Last week, the Axios website reported that Toyota led companies in donations to the 147 members of Congress who voted in January against certifying the election results on the false argument that the elections were stolen from the then president. Donald Trump.
The Axios report, based on data collected by Citizens for Accountability and Ethics in Washington, said Toyota donated $ 55,000 to 37 Republican objectors this year. That number was more than double the amount donated by the second-highest donor, Cubic Corp., a defense contractor in San Francisco, Axios said.
Toyota will not seek refunds for contributions it has already made, spokesman Scott Vazin said in an email Thursday. He said the company has not decided whether or when it will resume contributions.
Immediately after the Toyota spending was reported, the company defended it, saying it did not believe it was appropriate to judge lawmakers based solely on their voter certification vote.
The company received information from employees and government officials, Vazin said. But the most important factor was customer feedback, he said. “That really drives our decision making,” he said.
Contribution data showed that 34 companies donated at least $ 5,000 to the leadership campaigns and political action committees of one or more election objectors this year, Axios reported.
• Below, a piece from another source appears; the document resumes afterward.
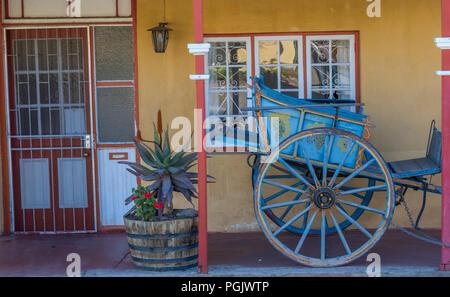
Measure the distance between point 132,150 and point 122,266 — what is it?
1.93 meters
In addition to the criticism on Twitter and elsewhere, the Lincoln Project, a group that opposes Trump, launched an ad online urging people to call Toyota to stop the company from contributing to Republican members of Congress.
Shortly after the January 6 attack on the United States Capitol, dozens of large companies, citing their commitment to democracy, pledged to avoid donating money to the 147 legislators. It was a surprising gesture from some of the most familiar names in business, but it was largely empty.
Six months later, many of those companies have resumed funneling cash to political action committees that benefit legislators’ electoral efforts, whether they oppose voter certification or not.
Walmart, Pfizer, Intel, General Electric and AT&T are among the companies that announced their promises in the name of democracy in the days after Trump supporters stormed Capitol Hill in a violent attempt to disrupt the transfer of power. Companies claim that donating directly to a candidate is not the same as donating to a supporting PAC.